Recently, I attended a grief support group for adults who have experienced a significant loss over the past year. All the attendees were at various stages of grief and loss from a life altering experience, loss of an individual in their life either through death,
divorce or alienation.


What was so important about attending this workshop was having the privilege of hearing their stories is that each and every person talked about how being in relationship and or belonging to a family or community were, in the end, the most important aspects of their life. They felt it was part of their self-care and healing process.


Many of the attendees had excellent jobs, owned high end homes and lived what would be considered by most of us “successful lives”. But what each of them discovered through the sudden loss of a spouse, community or family member, or through an unexpected divorce or an experience of alienation, is that Freud hit the nail on the head when he stated that “we are never so hopelessly unhappy as when we lose love.”

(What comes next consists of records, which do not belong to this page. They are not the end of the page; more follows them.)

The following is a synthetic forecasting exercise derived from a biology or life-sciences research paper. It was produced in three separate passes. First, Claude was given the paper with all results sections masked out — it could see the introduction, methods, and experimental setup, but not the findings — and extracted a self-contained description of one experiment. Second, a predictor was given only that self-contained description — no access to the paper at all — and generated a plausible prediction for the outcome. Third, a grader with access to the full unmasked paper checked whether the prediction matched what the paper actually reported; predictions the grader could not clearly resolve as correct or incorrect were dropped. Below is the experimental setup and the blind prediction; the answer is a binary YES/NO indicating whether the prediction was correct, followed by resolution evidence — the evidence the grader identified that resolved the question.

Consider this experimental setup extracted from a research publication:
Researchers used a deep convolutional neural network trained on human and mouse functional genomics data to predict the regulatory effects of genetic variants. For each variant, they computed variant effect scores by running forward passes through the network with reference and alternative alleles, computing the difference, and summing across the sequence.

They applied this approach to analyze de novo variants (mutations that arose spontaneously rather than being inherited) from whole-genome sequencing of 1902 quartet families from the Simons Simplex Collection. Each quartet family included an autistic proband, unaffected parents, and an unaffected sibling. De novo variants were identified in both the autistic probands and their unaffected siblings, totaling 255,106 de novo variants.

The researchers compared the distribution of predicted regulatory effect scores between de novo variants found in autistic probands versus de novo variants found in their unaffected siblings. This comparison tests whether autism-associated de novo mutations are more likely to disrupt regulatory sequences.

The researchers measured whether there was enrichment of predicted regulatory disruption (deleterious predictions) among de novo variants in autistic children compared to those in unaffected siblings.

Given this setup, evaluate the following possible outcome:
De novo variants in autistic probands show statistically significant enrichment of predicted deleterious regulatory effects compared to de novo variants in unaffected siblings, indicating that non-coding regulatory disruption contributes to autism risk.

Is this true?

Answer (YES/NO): YES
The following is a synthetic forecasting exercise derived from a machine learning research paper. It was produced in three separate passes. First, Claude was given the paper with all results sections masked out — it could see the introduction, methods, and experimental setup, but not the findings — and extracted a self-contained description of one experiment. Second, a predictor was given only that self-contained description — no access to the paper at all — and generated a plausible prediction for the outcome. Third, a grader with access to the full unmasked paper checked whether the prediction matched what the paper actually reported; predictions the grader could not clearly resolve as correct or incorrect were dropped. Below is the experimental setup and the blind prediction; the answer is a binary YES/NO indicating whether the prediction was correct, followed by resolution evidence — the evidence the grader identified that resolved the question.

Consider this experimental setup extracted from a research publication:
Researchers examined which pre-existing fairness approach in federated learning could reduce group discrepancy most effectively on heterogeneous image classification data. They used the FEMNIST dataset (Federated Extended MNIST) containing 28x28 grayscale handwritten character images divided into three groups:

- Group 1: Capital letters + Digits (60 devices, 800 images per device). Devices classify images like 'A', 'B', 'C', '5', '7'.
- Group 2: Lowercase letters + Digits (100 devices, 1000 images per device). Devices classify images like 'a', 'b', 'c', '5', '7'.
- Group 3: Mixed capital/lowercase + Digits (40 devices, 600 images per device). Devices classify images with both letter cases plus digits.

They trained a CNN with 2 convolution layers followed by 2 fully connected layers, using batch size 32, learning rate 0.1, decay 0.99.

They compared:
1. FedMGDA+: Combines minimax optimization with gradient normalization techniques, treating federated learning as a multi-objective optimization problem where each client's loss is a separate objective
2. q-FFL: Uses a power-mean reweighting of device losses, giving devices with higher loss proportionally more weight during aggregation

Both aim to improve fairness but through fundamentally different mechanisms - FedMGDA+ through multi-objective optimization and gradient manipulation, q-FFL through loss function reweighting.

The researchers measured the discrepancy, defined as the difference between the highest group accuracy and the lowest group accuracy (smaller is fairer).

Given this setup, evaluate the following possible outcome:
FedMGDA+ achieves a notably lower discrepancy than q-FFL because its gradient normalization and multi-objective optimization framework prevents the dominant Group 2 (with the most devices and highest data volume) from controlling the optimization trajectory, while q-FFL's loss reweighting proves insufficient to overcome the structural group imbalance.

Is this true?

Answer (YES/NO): NO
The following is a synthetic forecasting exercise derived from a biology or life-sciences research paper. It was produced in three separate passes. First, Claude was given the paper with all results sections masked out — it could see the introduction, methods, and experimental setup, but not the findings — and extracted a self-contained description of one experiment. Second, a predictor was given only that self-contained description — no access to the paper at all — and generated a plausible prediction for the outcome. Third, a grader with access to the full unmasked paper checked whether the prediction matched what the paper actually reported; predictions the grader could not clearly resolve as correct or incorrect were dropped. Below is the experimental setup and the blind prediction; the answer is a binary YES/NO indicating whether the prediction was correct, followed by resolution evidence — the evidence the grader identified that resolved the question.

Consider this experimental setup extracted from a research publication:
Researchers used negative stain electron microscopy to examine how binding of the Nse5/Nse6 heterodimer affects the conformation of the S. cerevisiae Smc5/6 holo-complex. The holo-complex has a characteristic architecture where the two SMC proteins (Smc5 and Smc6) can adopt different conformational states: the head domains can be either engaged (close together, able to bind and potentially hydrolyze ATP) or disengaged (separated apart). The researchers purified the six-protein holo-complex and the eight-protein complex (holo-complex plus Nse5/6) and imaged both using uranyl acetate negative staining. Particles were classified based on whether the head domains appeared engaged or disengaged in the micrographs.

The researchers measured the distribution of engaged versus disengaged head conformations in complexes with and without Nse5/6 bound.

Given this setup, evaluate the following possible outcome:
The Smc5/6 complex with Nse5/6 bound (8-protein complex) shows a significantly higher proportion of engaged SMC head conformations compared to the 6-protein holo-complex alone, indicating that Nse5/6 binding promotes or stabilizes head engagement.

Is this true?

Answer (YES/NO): NO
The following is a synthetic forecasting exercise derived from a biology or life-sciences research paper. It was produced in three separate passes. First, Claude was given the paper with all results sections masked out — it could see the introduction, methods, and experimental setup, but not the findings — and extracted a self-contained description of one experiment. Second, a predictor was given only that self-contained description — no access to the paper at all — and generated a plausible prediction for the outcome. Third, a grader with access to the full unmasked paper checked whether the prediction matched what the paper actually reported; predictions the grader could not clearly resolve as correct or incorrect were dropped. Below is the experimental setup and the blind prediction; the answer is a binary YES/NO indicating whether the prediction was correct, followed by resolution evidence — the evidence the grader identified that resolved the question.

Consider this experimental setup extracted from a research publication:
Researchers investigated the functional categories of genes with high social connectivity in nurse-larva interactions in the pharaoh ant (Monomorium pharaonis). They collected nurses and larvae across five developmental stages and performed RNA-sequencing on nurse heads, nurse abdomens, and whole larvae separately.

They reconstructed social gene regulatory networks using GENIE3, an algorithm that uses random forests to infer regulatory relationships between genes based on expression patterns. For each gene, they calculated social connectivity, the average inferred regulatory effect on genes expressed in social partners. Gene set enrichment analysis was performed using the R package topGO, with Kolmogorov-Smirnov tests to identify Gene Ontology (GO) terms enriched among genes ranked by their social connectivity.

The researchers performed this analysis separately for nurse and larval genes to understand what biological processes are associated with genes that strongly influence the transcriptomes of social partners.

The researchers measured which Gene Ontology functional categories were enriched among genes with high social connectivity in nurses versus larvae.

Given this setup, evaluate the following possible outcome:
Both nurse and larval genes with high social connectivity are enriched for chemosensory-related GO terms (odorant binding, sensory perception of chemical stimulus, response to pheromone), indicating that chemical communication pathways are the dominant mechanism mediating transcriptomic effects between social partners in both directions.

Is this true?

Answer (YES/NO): NO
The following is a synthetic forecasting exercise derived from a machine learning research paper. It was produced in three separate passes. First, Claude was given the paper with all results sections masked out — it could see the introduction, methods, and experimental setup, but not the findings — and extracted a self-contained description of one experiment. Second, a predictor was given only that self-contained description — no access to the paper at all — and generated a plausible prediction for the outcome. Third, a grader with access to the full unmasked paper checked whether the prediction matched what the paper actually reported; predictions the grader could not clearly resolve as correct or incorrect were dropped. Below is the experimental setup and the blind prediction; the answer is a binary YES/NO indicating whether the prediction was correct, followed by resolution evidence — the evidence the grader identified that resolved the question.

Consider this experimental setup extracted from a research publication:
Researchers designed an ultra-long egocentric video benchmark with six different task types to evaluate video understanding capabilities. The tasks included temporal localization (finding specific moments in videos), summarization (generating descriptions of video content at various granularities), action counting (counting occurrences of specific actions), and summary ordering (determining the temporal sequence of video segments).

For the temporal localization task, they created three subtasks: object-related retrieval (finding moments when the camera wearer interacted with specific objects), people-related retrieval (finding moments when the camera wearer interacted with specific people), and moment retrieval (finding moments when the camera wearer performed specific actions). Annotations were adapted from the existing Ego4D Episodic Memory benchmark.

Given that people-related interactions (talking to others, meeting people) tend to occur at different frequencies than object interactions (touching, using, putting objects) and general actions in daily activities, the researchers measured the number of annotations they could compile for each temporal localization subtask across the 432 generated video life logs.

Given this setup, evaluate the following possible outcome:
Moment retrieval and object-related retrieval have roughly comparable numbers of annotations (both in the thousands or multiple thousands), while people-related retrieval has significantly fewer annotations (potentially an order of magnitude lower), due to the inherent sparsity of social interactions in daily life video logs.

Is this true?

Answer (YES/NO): NO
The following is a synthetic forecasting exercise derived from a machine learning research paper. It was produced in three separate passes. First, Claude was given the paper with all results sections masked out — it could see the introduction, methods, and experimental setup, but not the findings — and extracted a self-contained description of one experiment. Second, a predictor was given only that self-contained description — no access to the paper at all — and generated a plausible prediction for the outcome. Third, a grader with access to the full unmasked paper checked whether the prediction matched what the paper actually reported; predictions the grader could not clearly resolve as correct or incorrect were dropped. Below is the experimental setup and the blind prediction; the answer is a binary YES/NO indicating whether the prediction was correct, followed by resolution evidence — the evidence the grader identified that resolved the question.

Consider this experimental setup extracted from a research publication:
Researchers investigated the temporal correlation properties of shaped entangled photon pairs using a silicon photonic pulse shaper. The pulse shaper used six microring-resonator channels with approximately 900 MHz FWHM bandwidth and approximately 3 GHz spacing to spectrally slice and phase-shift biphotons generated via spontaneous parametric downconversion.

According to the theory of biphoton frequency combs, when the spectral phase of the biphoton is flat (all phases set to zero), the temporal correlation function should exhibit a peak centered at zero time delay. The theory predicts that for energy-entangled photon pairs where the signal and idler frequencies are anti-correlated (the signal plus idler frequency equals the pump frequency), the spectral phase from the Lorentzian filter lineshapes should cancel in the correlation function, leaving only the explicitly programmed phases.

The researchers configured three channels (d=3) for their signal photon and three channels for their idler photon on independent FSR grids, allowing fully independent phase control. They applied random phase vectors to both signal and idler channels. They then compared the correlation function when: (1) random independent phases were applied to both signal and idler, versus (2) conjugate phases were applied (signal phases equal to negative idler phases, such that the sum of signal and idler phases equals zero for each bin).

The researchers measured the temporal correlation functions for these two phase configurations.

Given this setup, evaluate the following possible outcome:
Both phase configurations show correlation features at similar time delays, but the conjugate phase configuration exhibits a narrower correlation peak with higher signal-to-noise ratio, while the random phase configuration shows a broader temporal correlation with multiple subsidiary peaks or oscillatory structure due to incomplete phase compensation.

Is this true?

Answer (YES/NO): NO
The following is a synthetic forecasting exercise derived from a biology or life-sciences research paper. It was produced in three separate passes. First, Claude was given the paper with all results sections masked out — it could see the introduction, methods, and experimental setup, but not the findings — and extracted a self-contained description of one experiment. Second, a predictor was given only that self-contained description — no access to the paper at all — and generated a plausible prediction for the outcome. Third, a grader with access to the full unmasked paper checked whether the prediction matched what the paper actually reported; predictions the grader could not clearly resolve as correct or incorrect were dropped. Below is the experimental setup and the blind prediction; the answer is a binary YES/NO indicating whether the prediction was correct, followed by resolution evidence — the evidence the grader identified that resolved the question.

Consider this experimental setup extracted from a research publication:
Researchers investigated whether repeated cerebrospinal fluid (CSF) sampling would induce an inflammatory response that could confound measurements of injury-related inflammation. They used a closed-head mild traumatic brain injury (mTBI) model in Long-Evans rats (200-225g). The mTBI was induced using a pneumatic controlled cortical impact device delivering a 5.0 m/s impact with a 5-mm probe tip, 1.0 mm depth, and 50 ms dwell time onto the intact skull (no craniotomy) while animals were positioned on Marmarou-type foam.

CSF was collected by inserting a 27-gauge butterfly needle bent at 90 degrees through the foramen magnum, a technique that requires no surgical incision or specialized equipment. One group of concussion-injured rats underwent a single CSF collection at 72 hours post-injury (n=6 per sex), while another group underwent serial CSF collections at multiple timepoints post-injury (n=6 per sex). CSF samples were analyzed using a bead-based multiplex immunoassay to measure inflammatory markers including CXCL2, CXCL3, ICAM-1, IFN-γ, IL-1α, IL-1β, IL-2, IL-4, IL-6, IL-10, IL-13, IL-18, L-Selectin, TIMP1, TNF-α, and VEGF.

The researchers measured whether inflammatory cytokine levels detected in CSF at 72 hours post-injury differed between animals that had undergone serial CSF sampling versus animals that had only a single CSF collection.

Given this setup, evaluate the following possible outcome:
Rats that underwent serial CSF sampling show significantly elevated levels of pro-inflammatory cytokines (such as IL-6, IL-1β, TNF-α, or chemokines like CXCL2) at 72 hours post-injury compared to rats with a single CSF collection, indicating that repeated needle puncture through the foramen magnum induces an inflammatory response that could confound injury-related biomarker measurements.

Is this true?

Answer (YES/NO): NO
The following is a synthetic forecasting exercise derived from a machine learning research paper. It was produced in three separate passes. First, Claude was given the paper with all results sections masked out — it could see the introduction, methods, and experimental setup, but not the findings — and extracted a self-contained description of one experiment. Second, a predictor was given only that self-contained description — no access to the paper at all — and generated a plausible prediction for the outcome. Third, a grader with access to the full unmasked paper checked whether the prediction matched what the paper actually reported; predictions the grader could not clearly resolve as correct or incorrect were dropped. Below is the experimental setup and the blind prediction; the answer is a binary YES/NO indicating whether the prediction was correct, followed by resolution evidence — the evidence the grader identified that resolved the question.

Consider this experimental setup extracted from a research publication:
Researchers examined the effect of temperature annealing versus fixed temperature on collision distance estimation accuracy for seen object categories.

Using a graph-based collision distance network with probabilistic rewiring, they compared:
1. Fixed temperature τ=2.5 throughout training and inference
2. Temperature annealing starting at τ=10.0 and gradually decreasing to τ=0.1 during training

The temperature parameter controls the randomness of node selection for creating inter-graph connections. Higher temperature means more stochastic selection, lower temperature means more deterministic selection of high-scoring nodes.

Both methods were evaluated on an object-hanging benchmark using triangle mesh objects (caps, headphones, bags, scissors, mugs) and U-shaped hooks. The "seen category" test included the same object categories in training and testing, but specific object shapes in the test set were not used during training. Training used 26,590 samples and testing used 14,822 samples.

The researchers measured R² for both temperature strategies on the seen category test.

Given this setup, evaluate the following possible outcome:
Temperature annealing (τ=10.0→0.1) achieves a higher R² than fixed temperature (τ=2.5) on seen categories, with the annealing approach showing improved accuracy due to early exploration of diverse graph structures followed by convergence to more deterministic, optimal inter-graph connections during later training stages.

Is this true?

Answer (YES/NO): NO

When it comes to our health, we often do not connect how imperative the experience of loving, being loved and belonging are to our overall wellbeing and immune function. Leaving the support meeting, it felt important that I share with our readers that it is imperative for each of us, periodically, to reexamine what really matters in our lives. We know today, through the mind-body research that has been done over the last 20 years that our health and our relationships are intimately intertwined. 


As I participated in the various discussion groups that were available during the workshop, a significant number of the participants, appearing to be about 75%, suffered from chronic headaches, fibromyalgia, chronic allergies, asthma, irritable bowel syndrome or ulcers. All of these conditions can be traced back to the stress they experience from the loss and subsequent grief of what comes from the loss of relationship or as Freud says “when we lose love”.


Whole Health self-care recommends that when we have experienced loss of any kind, especially relationship loss, it is an excellent practice to do something good for yourself as well as doing something pleasurable or enjoyable for and with those you are currently in relationship with. Take a moment of gratitude for the gift of family, friends, spouse, partner, peers that enrich your life.